Date: November 30, 2025
Status: BLOCKED - GCR Permission Issue
Progress: 90% Complete


✅ Successfully Completed

  1. ✅ Docker image built (Python 3.12.12)

    • Image: coditect-cloud-backend:test-v1.0.0
    • Size: 737MB disk, 136MB content
  2. ✅ Image pushed to GCR

    • Repository: gcr.io/coditect-cloud-infra/coditect-cloud-backend
    • Tag: v1.0.0-staging
    • Digest: sha256:ebca8fb332ffcbcbb6125f6a2b121d5ece38ac47ea97a90872f0c9cbaa3baa69
  3. ✅ Kubernetes manifests created and configured

    • Namespace: coditect-staging (created)
    • Service Account: coditect-cloud-backend (created)
    • Secrets: backend-secrets (created with random values)
    • Services: LoadBalancer + ClusterIP (created)
  4. ✅ GKE cluster verified

    • Cluster: coditect-cluster in us-central1
    • Nodes: 3x n1-standard-2 (RUNNING)
    • Credentials: configured locally

❌ Current Blocker: GCR Image Pull Permissions

Issue Description

Kubernetes pods cannot pull the Docker image from Google Container Registry due to authentication failures.

Error Messages:

403 Forbidden: failed to authorize: failed to fetch oauth token
401 Unauthorized: failed to authorize: failed to fetch oauth token

Attempts Made

  1. Granted Storage Object Viewer role to Compute Engine service account

    gcloud projects add-iam-policy-binding coditect-cloud-infra \
    --member="serviceAccount:374018874256-compute@developer.gserviceaccount.com" \
    --role="roles/storage.objectViewer"

    Result: ❌ Failed - Still getting 403

  2. Created imagePullSecret with user credentials

    kubectl create secret docker-registry gcr-json-key \
    --docker-server=gcr.io \
    --docker-username=_json_key \
    --docker-password="$(gcloud auth print-access-token)" \
    -n coditect-staging

    Result: ❌ Failed - Getting 401/403

Root Cause Analysis

The issue appears to be related to Container Registry API enablement or bucket-level permissions.
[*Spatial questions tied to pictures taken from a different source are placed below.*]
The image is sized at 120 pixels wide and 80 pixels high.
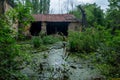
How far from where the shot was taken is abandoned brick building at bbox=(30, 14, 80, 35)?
3272 centimetres

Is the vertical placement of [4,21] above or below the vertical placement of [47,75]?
above

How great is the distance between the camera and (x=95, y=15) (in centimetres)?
3591

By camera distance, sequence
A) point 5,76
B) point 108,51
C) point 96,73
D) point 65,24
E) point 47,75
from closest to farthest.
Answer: point 5,76 → point 47,75 → point 96,73 → point 108,51 → point 65,24

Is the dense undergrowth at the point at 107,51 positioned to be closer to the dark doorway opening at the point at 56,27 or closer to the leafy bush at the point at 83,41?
the leafy bush at the point at 83,41

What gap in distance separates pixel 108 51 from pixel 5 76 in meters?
4.35

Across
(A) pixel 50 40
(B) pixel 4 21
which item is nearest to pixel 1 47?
(B) pixel 4 21

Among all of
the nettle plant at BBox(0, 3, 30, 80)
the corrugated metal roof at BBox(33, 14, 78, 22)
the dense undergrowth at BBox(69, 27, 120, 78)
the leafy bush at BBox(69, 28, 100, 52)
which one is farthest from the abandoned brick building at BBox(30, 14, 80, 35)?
the nettle plant at BBox(0, 3, 30, 80)

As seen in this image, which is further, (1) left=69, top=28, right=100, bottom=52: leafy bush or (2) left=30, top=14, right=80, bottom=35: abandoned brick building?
(2) left=30, top=14, right=80, bottom=35: abandoned brick building

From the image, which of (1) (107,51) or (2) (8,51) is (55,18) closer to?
(1) (107,51)

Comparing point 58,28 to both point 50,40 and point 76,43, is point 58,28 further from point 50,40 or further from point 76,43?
point 76,43

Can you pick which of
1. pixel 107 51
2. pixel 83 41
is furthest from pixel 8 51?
pixel 83 41

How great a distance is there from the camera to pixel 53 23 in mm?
33906

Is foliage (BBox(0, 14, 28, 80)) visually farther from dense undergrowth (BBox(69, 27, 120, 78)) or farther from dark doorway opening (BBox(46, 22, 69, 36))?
dark doorway opening (BBox(46, 22, 69, 36))

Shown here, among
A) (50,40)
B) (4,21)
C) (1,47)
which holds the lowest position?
(50,40)
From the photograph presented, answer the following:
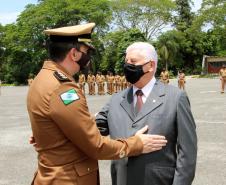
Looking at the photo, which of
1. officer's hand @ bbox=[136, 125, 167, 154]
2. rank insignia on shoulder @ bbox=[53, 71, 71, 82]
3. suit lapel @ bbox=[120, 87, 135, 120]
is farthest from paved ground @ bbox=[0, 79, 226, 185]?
rank insignia on shoulder @ bbox=[53, 71, 71, 82]

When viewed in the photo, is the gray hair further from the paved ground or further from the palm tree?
the palm tree

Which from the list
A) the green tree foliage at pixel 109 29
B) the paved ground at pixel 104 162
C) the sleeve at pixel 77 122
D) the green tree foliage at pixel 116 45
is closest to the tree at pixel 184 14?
the green tree foliage at pixel 109 29

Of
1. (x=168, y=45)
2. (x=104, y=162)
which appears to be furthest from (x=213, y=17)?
(x=104, y=162)

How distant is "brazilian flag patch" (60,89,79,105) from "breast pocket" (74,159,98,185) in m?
0.39

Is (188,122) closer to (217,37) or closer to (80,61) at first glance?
(80,61)

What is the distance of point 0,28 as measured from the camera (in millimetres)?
75188

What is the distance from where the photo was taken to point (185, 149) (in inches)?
111

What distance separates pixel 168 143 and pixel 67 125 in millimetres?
740

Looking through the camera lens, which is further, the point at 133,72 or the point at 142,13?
the point at 142,13

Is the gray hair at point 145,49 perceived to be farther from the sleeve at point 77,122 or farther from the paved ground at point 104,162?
the paved ground at point 104,162

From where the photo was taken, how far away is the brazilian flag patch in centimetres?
248

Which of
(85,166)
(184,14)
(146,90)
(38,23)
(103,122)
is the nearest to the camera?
(85,166)

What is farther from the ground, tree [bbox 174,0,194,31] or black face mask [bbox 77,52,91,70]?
tree [bbox 174,0,194,31]

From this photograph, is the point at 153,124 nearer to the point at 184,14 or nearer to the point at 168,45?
the point at 168,45
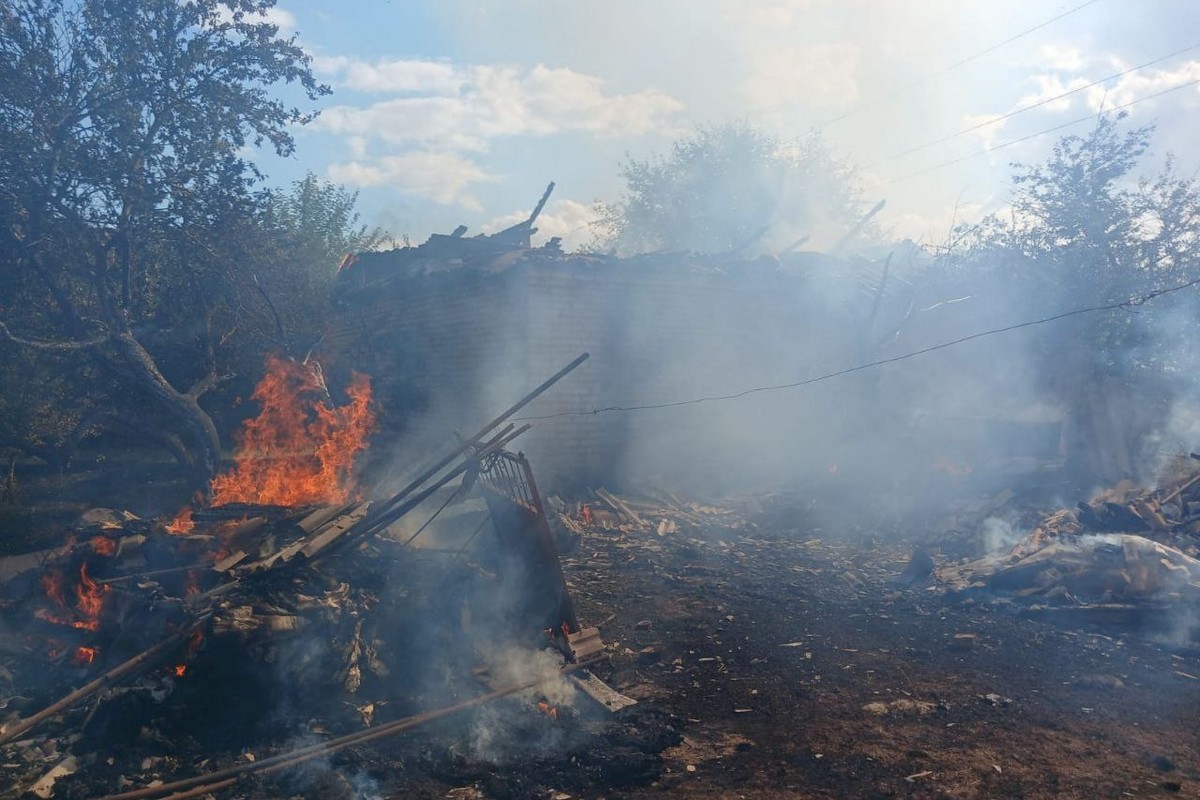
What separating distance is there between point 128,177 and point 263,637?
7.98 m

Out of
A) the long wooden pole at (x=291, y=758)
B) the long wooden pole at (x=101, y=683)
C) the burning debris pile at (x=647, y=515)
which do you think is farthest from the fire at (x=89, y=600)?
the burning debris pile at (x=647, y=515)

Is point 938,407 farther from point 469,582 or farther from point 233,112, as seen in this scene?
point 233,112

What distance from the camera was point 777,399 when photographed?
51.7 feet

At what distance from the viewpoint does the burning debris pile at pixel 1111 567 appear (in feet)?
25.6

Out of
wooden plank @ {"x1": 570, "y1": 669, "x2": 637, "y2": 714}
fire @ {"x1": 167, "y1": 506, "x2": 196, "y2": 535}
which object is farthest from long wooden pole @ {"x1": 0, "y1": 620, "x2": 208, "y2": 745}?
wooden plank @ {"x1": 570, "y1": 669, "x2": 637, "y2": 714}

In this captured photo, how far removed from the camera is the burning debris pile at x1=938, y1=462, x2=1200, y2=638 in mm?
7805

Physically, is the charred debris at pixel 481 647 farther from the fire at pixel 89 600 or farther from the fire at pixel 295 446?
the fire at pixel 295 446

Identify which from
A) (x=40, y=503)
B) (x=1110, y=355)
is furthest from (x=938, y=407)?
(x=40, y=503)

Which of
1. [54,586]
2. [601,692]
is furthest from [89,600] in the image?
[601,692]

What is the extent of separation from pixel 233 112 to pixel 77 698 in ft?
30.3

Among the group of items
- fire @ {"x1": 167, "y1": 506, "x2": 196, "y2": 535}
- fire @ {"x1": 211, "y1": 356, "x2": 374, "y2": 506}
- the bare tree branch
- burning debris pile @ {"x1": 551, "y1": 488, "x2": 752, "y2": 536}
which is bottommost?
burning debris pile @ {"x1": 551, "y1": 488, "x2": 752, "y2": 536}

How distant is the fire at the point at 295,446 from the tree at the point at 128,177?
1.16 m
Possible causes:

  1. Container Registry API not fully initialized for coditect-cloud-infra project
  2. GCS bucket permissions not properly configured for GCR storage
  3. Service account scopes on GKE nodes may not include storage-ro or cloud-platform

# Enable Container Registry API
gcloud services enable containerregistry.googleapis.com --project=coditect-cloud-infra

# Verify API is enabled
gcloud services list --enabled --project=coditect-cloud-infra | grep containerregistry

# Wait 1-2 minutes for API propagation

# Delete existing pods to force retry
kubectl delete pods -n coditect-staging -l app=coditect-backend

Option 2: Use Artifact Registry Instead of GCR

Artifact Registry is the newer, recommended solution:

# Enable Artifact Registry API
gcloud services enable artifactregistry.googleapis.com --project=coditect-cloud-infra

# Create Artifact Registry repository
gcloud artifacts repositories create coditect-backend \
--repository-format=docker \
--location=us-central1 \
--project=coditect-cloud-infra

# Retag and push image to Artifact Registry
docker tag coditect-cloud-backend:test-v1.0.0 \
us-central1-docker.pkg.dev/coditect-cloud-infra/coditect-backend/coditect-cloud-backend:v1.0.0-staging

docker push us-central1-docker.pkg.dev/coditect-cloud-infra/coditect-backend/coditect-cloud-backend:v1.0.0-staging

# Update deployment manifest
# Change image from:
# gcr.io/coditect-cloud-infra/coditect-cloud-backend:v1.0.0-staging
# To:
# us-central1-docker.pkg.dev/coditect-cloud-infra/coditect-backend/coditect-cloud-backend:v1.0.0-staging

Option 3: Recreate GKE Cluster with Correct Scopes

# Check current node scopes
gcloud container clusters describe coditect-cluster \
--region=us-central1 \
--format="value(nodeConfig.oauthScopes)"

# If scopes don't include cloud-platform or storage-ro:
# Create new node pool with correct scopes
gcloud container node-pools create coditect-pool-v2 \
--cluster=coditect-cluster \
--region=us-central1 \
--num-nodes=3 \
--machine-type=n1-standard-2 \
--scopes="https://www.googleapis.com/auth/cloud-platform"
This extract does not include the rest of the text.